Start of Data records

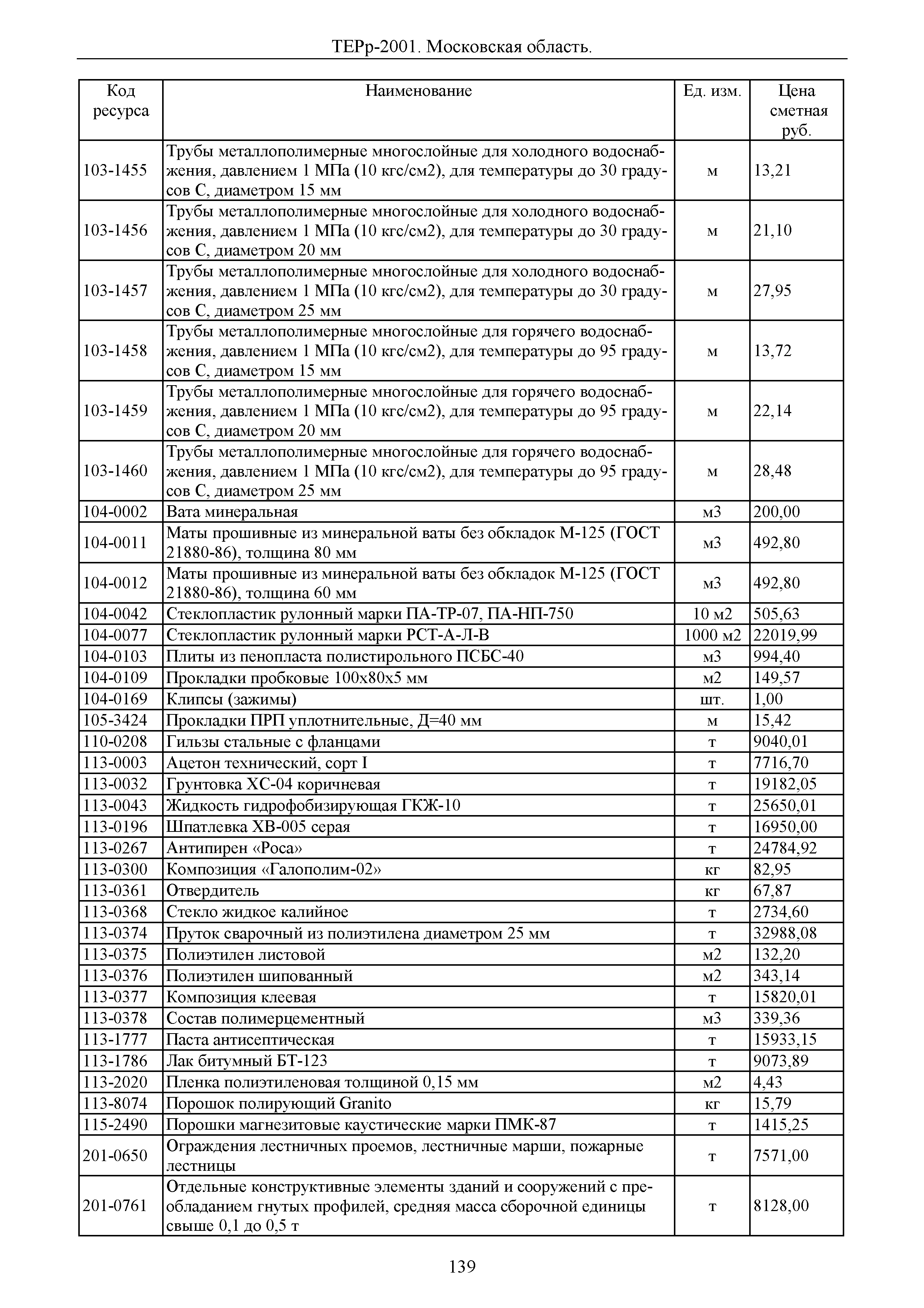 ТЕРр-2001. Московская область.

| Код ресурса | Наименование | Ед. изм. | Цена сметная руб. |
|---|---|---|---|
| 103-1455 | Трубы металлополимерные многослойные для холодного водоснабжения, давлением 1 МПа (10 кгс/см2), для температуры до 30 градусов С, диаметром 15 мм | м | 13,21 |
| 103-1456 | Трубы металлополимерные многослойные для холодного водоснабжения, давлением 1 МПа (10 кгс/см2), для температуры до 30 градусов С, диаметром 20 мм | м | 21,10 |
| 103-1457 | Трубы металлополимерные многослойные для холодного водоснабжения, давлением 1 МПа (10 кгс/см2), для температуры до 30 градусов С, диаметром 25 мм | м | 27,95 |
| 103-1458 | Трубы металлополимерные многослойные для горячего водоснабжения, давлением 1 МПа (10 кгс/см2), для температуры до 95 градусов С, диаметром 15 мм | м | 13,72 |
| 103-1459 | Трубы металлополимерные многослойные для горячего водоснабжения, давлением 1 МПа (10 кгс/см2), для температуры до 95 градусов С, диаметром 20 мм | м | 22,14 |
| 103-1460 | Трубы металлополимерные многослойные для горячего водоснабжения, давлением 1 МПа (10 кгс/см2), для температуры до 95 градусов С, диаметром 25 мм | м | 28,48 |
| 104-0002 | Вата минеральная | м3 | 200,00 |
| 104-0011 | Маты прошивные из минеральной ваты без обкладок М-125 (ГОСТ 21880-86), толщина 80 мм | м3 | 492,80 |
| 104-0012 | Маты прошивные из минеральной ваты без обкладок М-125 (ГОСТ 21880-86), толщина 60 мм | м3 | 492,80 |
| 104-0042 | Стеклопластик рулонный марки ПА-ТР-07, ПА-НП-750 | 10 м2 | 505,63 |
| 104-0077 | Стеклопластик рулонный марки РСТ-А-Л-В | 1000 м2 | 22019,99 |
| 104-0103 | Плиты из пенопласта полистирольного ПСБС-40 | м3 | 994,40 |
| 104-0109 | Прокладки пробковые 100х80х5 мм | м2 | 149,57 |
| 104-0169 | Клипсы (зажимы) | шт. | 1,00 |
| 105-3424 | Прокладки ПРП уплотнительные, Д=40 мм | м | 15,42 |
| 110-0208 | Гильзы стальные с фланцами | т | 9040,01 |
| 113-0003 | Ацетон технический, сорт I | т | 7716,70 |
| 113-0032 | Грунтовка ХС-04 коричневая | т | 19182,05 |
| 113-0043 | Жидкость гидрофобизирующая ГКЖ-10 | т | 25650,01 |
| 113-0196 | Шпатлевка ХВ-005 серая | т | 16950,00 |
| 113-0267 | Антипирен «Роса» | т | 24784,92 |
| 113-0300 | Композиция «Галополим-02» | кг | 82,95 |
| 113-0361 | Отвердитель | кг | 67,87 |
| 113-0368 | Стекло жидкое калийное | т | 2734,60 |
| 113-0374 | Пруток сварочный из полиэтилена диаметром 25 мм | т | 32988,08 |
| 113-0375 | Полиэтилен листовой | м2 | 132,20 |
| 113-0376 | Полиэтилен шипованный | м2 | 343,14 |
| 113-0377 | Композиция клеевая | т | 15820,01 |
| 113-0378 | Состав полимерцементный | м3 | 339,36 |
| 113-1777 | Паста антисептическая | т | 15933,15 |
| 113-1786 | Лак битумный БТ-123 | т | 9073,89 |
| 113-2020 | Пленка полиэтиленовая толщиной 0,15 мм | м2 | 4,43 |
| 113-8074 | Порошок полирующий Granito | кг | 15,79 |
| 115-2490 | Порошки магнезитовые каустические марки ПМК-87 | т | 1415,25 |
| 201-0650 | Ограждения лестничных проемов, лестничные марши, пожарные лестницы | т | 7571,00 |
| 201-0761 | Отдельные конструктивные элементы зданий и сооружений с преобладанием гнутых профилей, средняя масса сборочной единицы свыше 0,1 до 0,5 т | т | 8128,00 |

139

End of Data records
Start of Data records

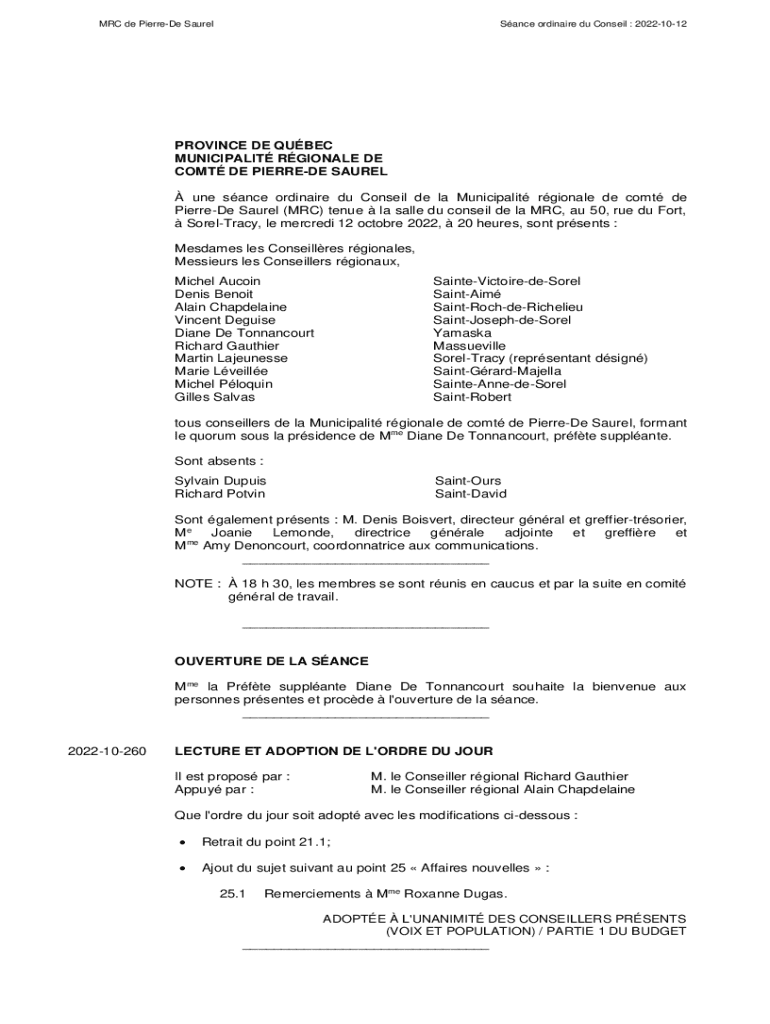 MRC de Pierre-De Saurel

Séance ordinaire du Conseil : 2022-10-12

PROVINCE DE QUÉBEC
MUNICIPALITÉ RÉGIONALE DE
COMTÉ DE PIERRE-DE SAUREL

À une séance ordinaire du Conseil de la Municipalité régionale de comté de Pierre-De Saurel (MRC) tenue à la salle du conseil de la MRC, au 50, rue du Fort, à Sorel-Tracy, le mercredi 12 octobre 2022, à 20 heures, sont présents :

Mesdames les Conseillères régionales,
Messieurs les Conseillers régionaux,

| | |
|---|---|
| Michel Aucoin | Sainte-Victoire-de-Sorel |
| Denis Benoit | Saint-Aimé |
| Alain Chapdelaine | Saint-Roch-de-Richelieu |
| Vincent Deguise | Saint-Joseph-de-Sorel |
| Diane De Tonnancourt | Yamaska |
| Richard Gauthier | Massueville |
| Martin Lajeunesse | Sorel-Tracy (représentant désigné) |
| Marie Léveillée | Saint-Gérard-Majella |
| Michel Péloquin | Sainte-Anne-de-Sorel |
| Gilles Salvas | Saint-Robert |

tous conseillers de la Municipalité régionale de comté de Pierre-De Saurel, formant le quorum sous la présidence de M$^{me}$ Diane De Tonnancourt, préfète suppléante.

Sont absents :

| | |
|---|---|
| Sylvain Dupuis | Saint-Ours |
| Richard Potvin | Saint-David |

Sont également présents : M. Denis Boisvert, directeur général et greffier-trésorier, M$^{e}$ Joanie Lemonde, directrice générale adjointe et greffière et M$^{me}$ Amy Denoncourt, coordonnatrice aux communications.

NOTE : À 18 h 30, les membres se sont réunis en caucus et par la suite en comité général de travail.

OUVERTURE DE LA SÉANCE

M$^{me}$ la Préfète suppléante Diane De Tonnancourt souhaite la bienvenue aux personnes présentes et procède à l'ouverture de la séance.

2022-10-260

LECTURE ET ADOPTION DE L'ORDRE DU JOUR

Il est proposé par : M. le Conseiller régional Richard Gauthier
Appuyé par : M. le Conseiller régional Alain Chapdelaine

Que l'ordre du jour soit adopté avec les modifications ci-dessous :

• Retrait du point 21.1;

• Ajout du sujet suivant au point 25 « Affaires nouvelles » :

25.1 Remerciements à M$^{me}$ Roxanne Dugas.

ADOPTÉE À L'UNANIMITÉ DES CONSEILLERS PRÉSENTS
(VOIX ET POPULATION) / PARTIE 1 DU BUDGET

End of Data records
Start of Data records

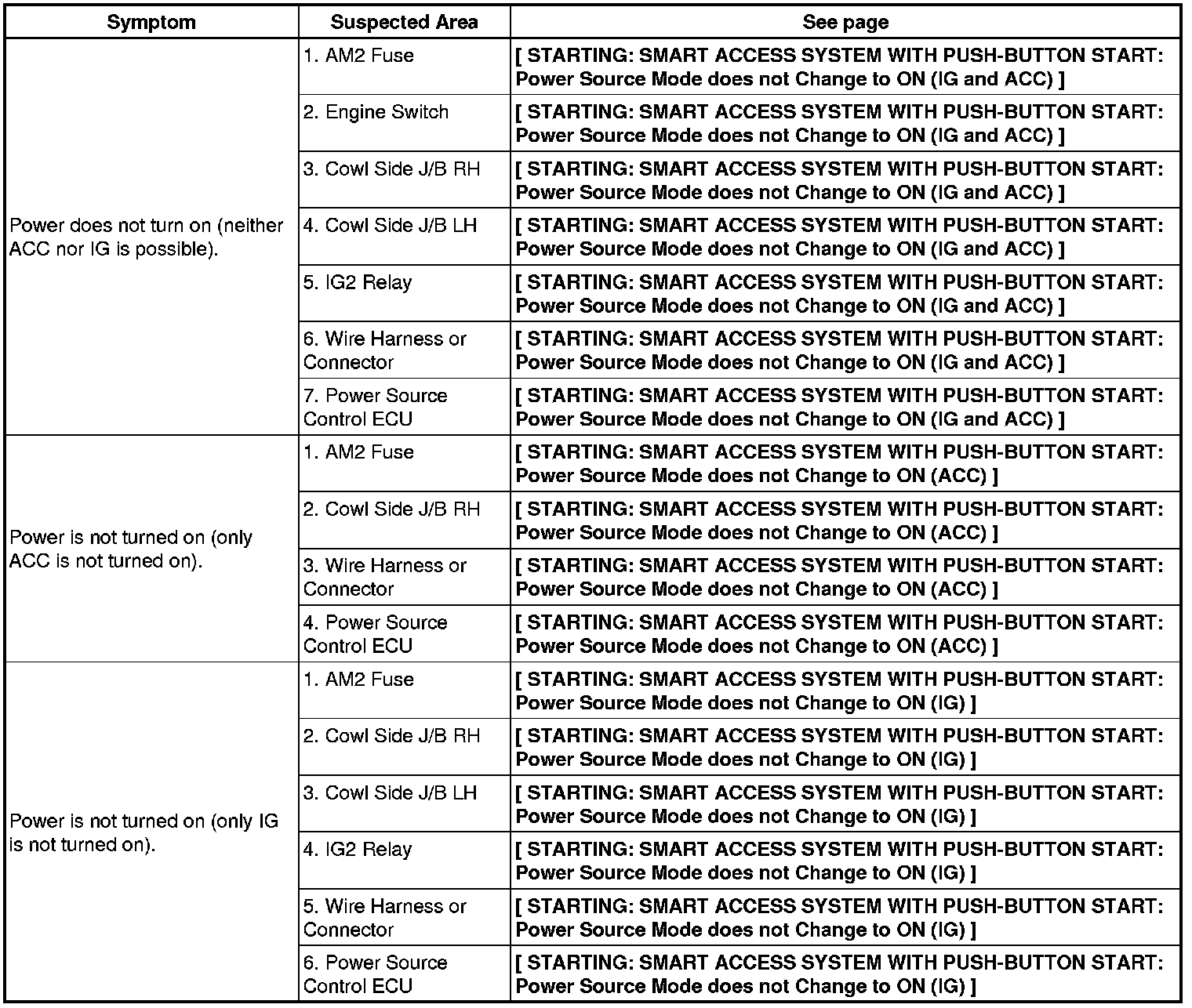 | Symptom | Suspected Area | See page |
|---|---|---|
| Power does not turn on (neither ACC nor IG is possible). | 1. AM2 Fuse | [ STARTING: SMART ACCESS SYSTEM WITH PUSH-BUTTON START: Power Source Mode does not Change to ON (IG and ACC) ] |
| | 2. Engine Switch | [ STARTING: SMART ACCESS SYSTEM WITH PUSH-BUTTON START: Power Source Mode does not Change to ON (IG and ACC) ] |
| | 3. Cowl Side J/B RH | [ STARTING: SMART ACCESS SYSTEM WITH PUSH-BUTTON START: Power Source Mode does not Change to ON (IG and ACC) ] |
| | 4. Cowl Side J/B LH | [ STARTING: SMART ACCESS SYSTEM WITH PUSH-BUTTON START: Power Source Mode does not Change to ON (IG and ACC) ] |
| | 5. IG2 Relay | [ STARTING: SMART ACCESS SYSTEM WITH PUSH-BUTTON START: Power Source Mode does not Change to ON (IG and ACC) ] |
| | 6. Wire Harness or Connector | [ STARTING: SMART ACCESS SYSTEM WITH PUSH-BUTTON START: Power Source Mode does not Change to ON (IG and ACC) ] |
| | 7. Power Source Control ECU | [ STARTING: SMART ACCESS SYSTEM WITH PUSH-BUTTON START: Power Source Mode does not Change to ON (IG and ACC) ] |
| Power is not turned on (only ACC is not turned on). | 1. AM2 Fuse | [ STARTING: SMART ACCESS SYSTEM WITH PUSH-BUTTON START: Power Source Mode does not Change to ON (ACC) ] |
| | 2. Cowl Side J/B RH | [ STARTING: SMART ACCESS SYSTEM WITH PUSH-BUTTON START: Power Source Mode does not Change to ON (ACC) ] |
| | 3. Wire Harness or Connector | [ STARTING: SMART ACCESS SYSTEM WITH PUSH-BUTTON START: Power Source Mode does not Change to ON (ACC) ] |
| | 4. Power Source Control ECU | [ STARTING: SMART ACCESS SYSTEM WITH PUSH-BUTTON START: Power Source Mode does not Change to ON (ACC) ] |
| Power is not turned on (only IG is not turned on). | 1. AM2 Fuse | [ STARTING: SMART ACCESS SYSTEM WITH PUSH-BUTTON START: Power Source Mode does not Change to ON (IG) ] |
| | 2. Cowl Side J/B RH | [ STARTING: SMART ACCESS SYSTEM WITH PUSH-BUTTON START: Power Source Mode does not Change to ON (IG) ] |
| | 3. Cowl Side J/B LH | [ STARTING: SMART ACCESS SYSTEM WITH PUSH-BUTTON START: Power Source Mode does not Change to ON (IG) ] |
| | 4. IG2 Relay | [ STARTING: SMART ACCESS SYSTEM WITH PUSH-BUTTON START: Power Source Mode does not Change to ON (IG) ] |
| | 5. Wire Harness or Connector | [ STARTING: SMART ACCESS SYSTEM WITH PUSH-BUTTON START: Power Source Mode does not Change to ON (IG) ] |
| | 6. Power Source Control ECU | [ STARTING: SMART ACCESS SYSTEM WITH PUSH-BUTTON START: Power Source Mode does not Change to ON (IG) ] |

End of Data records

_Activity_. Using the entries above, copy out all lines that contain the string "Control".

_Result_.
| | 7. Power Source Control ECU | [ STARTING: SMART ACCESS SYSTEM WITH PUSH-BUTTON START: Power Source Mode does not Change to ON (IG and ACC) ] |
| | 4. Power Source Control ECU | [ STARTING: SMART ACCESS SYSTEM WITH PUSH-BUTTON START: Power Source Mode does not Change to ON (ACC) ] |
| | 6. Power Source Control ECU | [ STARTING: SMART ACCESS SYSTEM WITH PUSH-BUTTON START: Power Source Mode does not Change to ON (IG) ] |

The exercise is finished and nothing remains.